§ What is being asked
Reproduce the entries below exactly, but only from the line containing "Главой государства является" to the line containing "知识产权保护的现状与趋势", inclusive.
Start of Extracted records
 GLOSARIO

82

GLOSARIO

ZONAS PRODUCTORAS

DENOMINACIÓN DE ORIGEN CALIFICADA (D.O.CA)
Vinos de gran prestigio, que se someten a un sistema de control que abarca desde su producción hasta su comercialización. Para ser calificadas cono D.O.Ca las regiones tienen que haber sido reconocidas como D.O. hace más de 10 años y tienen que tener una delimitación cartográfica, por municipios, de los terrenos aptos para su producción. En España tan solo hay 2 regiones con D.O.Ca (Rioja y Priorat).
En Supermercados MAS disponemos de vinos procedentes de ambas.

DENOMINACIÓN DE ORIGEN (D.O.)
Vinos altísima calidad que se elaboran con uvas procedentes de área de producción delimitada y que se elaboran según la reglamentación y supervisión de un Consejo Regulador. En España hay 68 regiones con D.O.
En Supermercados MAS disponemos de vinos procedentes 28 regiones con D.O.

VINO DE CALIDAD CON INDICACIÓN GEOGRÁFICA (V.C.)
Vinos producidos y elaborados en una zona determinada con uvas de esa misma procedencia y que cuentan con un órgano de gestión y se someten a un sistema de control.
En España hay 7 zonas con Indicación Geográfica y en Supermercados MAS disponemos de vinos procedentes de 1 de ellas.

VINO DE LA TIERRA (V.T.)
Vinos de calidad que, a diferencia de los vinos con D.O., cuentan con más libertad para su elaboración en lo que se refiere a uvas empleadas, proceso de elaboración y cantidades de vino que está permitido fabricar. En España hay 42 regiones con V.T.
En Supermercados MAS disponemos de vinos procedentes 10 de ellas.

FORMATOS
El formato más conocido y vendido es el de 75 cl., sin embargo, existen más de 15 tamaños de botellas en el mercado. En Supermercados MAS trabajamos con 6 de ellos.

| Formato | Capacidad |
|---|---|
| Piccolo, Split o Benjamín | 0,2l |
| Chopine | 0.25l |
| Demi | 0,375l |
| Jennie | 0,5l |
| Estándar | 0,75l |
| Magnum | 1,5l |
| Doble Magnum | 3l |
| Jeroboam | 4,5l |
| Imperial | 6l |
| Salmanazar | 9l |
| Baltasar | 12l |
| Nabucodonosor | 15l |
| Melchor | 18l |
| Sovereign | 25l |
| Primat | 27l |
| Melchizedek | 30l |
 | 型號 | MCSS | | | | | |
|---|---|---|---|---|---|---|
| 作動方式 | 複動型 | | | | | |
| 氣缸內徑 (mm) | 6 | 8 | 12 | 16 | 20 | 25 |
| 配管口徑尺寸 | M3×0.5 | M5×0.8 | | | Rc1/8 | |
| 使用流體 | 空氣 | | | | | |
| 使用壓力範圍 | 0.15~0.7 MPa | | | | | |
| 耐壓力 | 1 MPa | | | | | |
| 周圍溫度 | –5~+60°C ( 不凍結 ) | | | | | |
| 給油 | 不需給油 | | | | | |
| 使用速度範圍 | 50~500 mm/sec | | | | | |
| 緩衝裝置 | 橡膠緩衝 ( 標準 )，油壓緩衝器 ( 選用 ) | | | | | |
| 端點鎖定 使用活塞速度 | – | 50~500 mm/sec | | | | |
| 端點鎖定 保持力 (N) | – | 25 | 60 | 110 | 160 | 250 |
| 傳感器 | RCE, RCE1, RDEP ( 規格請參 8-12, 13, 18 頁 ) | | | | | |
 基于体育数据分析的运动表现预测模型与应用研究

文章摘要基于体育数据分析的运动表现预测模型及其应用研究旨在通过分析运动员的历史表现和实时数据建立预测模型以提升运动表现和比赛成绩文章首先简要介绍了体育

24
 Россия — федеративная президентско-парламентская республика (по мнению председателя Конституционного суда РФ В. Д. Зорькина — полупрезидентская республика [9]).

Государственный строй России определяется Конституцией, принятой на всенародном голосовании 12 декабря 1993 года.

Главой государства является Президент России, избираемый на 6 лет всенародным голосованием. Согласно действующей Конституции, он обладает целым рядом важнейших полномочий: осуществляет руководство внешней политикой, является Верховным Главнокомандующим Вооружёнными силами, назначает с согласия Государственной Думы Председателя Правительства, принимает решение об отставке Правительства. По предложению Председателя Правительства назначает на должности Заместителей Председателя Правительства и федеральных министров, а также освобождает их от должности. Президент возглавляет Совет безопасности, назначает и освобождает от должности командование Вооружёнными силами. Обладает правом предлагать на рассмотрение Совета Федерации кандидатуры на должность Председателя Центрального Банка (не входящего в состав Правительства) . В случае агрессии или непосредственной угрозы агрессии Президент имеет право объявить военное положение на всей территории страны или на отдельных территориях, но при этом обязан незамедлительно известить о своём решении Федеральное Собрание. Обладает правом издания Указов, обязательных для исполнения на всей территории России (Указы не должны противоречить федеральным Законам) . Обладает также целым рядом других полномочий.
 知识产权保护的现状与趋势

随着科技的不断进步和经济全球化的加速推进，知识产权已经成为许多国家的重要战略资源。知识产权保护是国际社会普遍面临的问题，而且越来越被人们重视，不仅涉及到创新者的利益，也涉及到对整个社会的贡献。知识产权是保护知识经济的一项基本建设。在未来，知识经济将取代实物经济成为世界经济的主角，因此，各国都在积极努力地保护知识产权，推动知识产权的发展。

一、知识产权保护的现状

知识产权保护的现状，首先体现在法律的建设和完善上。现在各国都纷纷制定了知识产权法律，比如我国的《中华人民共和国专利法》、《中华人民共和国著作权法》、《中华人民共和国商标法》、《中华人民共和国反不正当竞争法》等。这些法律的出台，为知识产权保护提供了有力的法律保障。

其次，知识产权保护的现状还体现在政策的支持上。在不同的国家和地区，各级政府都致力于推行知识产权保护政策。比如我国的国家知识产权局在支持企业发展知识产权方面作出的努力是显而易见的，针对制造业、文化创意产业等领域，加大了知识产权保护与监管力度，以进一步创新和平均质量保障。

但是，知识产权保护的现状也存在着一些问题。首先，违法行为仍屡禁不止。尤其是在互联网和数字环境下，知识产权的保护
End of Extracted records
§ Final answer
Главой государства является Президент России, избираемый на 6 лет всенародным голосованием. Согласно действующей Конституции, он обладает целым рядом важнейших полномочий: осуществляет руководство внешней политикой, является Верховным Главнокомандующим Вооружёнными силами, назначает с согласия Государственной Думы Председателя Правительства, принимает решение об отставке Правительства. По предложению Председателя Правительства назначает на должности Заместителей Председателя Правительства и федеральных министров, а также освобождает их от должности. Президент возглавляет Совет безопасности, назначает и освобождает от должности командование Вооружёнными силами. Обладает правом предлагать на рассмотрение Совета Федерации кандидатуры на должность Председателя Центрального Банка (не входящего в состав Правительства) . В случае агрессии или непосредственной угрозы агрессии Президент имеет право объявить военное положение на всей территории страны или на отдельных территориях, но при этом обязан незамедлительно известить о своём решении Федеральное Собрание. Обладает правом издания Указов, обязательных для исполнения на всей территории России (Указы не должны противоречить федеральным Законам) . Обладает также целым рядом других полномочий.
 知识产权保护的现状与趋势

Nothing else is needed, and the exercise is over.